Ebenfalls kritisch gesehen wird der Plan des Landkreises, auf dem Gelände der alten Grundschule Krofdorf-Gleiberg ein Multifunktionsspielfeld zu errichten. Dafür soll das alte Gebäude abgerissen und auf dem dahinterliegenden Bereich eine Spiel- und Sportfläche für die Schule und außerhalb der Schulzeiten für die Öffentlichkeit entstehen.
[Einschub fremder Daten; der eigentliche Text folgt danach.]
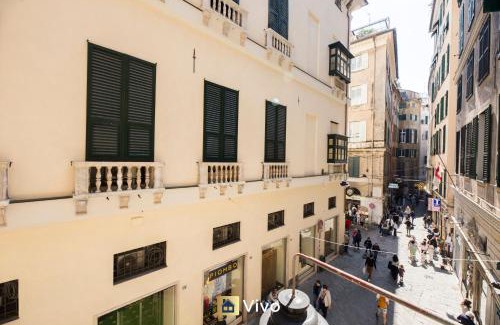 Genoa Historical Centre Apartment | Vivo - Aquarium 3', AC, WIFI, City Center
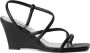 Karl Lagerfeld Rialto 80mm leren sandalen Zwart - Thumbnail 1
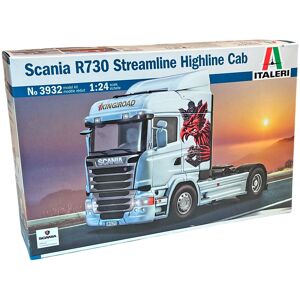 Italeri Scania R730 Streamline Highline Cab - 1:24 Lastbiler Og Trailere Modelbyggesæt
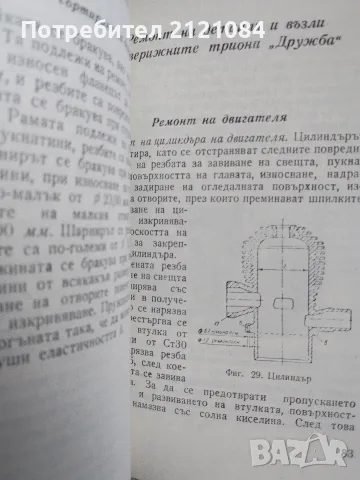 Бензиномоторни верижни триони " Дружба"/ К,Аспарухов , снимка 6 - Наука, техника и компютри - 55604418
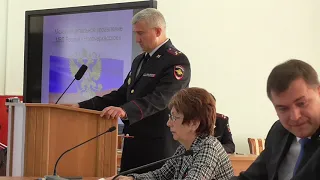 62-ое очередное заседание городской Думы г.  Новочеркасска 25 октября 2019 года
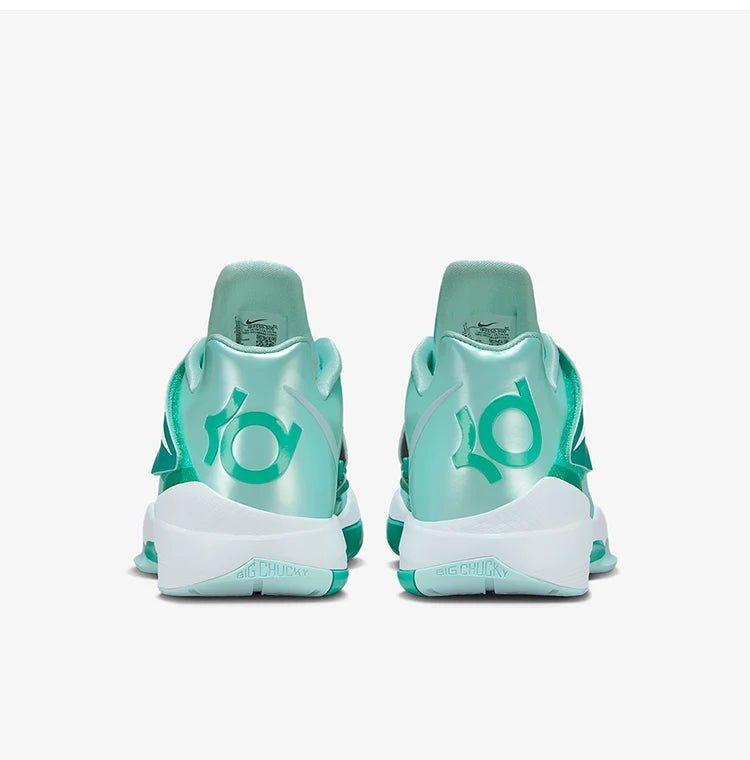 Nike Authentic Zoom KD 4 Men's Cushioned Wear-Resistant Sports Basketball Shoes IB3550-300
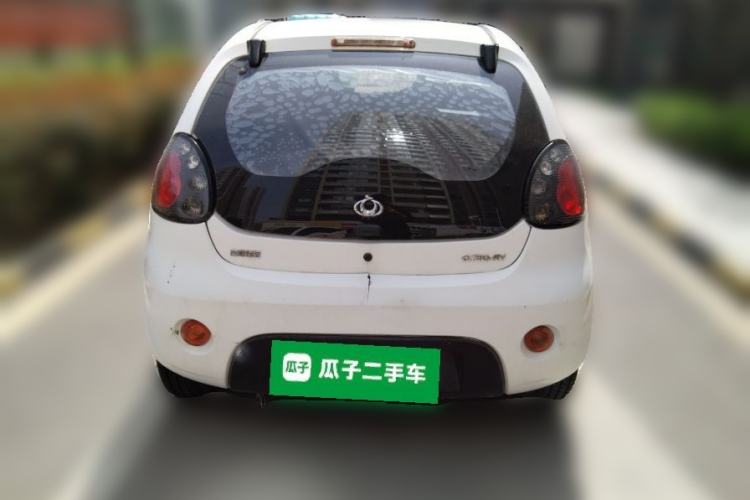 Used Geely Auto Panda Classic 2013 1.0L Manual Entry-Level Model Rear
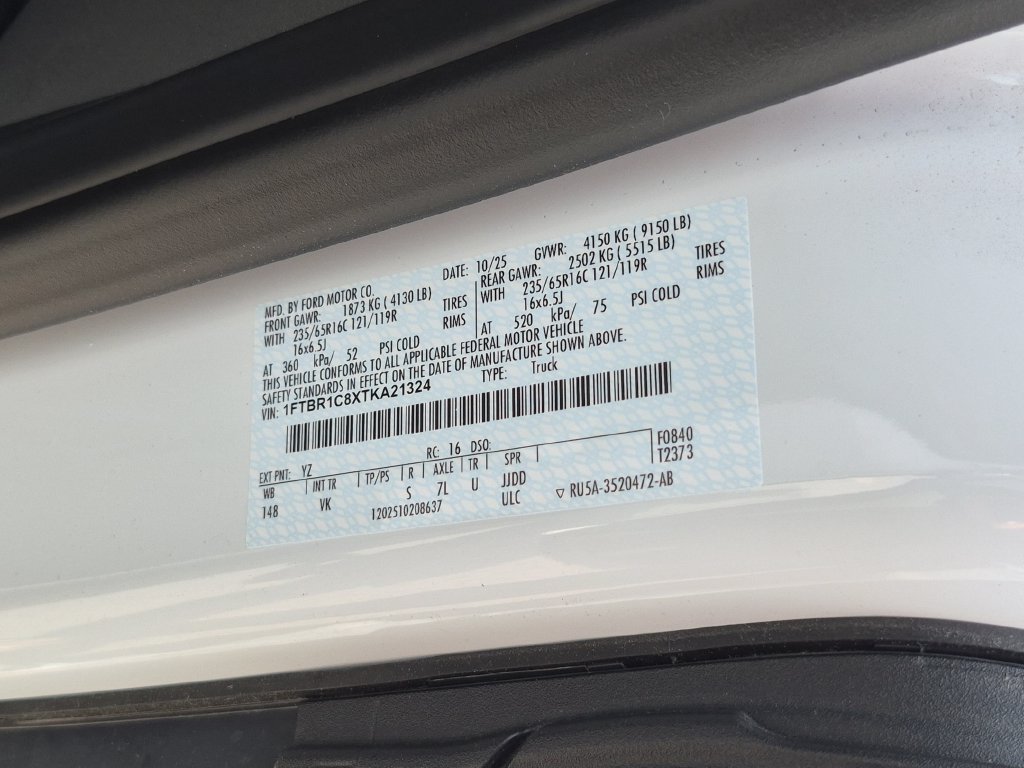 2026 Ford Transit Van Base - Photo 28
Auch diesbezüglich hat der Kreis eine Vereinbarung vorgelegt. Diese sieht bei Gesamtkosten von 455 000 Euro eine 50-prozentige Beteiligung der Gemeinde vor. Für die Mitglieder des Bauausschusses zu viel für einen Bolzplatz, der zudem nicht den Bedarf erfülle. Laut Nutzungsbedingungen müsste der Platz ohnehin umzäunt und abschließbar gemacht werden. Außerdem äußerten Anwohner Bedenken bezüglich des möglichen Lärms. Ein Schallschutzgutachten steht noch aus.

Dr. Gerhard Noeske (CDU) erinnerte allerdings auch an das Versprechen an die Krofdorfer Jugendlichen, einen Ersatz für den im Zuge des Neubaus wegfallenden Bolzplatz an der Burgstraße zu schaffen. Dafür sollen nun alternative Flächen gesucht werden. Ein möglicher Ort könnte unmittelbar unter der Burg liegen.